--- Provided passage ---
>>>

Nuremberg, May 31, 2024 – As already expected by booking activities of the last months, the 2023/24 winter season, which ended with the booking month of April 2024, ended with double-digit sales growth compared to both the previous year and the pre-corona level. Following last year's summer season, a winter season has now also returned to positive sales figures for the first time after the Pandemic. For the new 2024 summer season, 72% of the previous year's sales have already been booked at the official start of the season with holiday trips from May. Thanks to good early bookings, sales are currently up 20 per cent on the previous year. In addition, a good fifth of the monthly turnover generated in travel sales in April is already attributable to the upcoming 2024/25 winter season and later holiday trips.
Well done! The 2023/24 winter season ends with a pleasing result. In terms of turnover, it achieved growth of 20 per cent compared to the previous year. In terms of people booked, 19 percent more guests travelled with an organized tour operator than in the previous winter season. Compared to the pre-corona level, the 16% increase in turnover was offset by 7% fewer booked travellers. Although the shortfall in guest numbers for organized tour operator trips has visibly decreased over time, it was ultimately not quite enough to achieve parity.
In the 2023/24 winter season that has just ended, long-haul travel accounted for just under 25 per cent of total sales generated in travel sales, although this is not quite back to previous levels. Compared to the 2018/19 winter season - before the coronavirus pandemic put a stranglehold on the travel industry - sales are still down 2 per cent. Germans are taking the lion's share of their winter holidays in the warmer south on medium-haul routes with a flight time of three to five hours, preferably to the Canary Islands and the Red Sea. Package holidays, which are relatively easy to book, continue to generate the strongest growth for online sales by tour operators and traditional online travel agencies (OTAs), with sales up 26 per cent on the previous year and traditional travel agency sales up 18 per cent. Two thirds of total holiday sales in winter 2023/24 were booked through travel agencies. In the pre-coronavirus winter of 2018/19, this figure was 78 per cent, a whopping 12 percentage points higher.
In April 2024, almost 17% of monthly sales were attributable to holiday trips booked at short notice over Whitsun in May. No other travel month generated more sales. Overall, 73 per cent of total sales in the booking month of April will go to the 2024 summer season with the travel months from May to October - with a 14 per cent increase compared to the same month last year. In contrast, average travel spend is only growing by 4 per cent - so there is more demand than price increases behind the growth. ‘A good short-term volume, pleasing sales growth and the fact that wages and salaries have risen significantly should have eased the financial situation of many households: All of this justifies the hope that this year's summer season will continue to develop well,’ summarises Roland Gaßner, Director Business Development at Travel Data + Analytics. The early bookings also give cause for optimism: a good fifth of monthly sales in April are already attributable to the next tourism year - three quarters of this to the 2024/25 winter season and a quarter to next year's summer season.

<<<

--- Task requirements ---
a - Rewrite everything in the travel sales report from "Well done! The" down to "to achieve parity.", putting "revenue" in place of "turnover".
b - Write the next part of the travel sales report, picking up after its last sentence.
The records after this point have no connection to the travel sales report.

--- Data drawn from a collection ---

>>>

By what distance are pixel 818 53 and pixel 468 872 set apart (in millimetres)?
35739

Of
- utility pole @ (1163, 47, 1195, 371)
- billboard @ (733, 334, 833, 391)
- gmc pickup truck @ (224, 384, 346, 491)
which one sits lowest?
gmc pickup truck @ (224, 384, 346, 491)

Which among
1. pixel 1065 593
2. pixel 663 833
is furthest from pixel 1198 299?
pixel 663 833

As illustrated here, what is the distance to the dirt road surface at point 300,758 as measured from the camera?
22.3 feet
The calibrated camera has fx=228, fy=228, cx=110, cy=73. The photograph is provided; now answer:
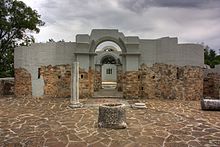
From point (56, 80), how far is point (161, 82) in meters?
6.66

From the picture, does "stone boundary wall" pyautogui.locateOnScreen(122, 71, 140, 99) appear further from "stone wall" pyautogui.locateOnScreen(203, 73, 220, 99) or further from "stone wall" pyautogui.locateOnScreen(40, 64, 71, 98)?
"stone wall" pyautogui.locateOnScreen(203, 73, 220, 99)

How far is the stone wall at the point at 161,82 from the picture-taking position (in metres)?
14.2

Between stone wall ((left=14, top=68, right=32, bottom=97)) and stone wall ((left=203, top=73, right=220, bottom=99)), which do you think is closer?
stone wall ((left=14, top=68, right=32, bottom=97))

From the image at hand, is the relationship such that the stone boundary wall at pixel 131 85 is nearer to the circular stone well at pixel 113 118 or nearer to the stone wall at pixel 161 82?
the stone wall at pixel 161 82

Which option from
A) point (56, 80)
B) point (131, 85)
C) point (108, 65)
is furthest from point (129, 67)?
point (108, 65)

<<<
>>>

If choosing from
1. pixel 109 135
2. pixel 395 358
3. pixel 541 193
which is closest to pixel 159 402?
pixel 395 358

<<<

--- Answers per task ---
a -
Well done! The 2023/24 winter season ends with a pleasing result. In terms of revenue, it achieved growth of 20 per cent compared to the previous year. In terms of people booked, 19 percent more guests travelled with an organized tour operator than in the previous winter season. Compared to the pre-corona level, the 16% increase in revenue was offset by 7% fewer booked travellers. Although the shortfall in guest numbers for organized tour operator trips has visibly decreased over time, it was ultimately not quite enough to achieve parity.

b -
Legend:
The chart shows the cumulative travel sales generated up to the end of April 2024 for the current winter season 2023/24 and the upcoming summer season 2024 in comparison to the previous seasons and the pre-corona level (summer 2019, winter 2018/19). TDA's analyses include both holiday bookings in traditional travel agencies and online on the travel portals of tour operators and online travel agencies (OTAs) with a focus on package holidays. The chart on the left shows the percentage of sales in the booking month of April accounted for by the individual travel months and seasons.
About TDA Travel Intelligence
Travel Data + Analytics (TDA) took over in spring 2019 the travel sales panel run by the Nuremberg market research company GfK since 2004. After the GfK data had been migrated to a new IT landscape, Travel Intelligence was set up as an independent solution with a self-learning database and associated analysis tool. The basis remains the booking data from stationary travel agencies and online portals that sell tour operator products. The requirements of tourism companies on a modern control instrument and evolving, increasingly dynamic questions can thus be mapped reliably and promptly, without giving up the core of a market-representative method that is consistently comparable over time. TDA = Current booking situation + individual product performance + new market opportunities.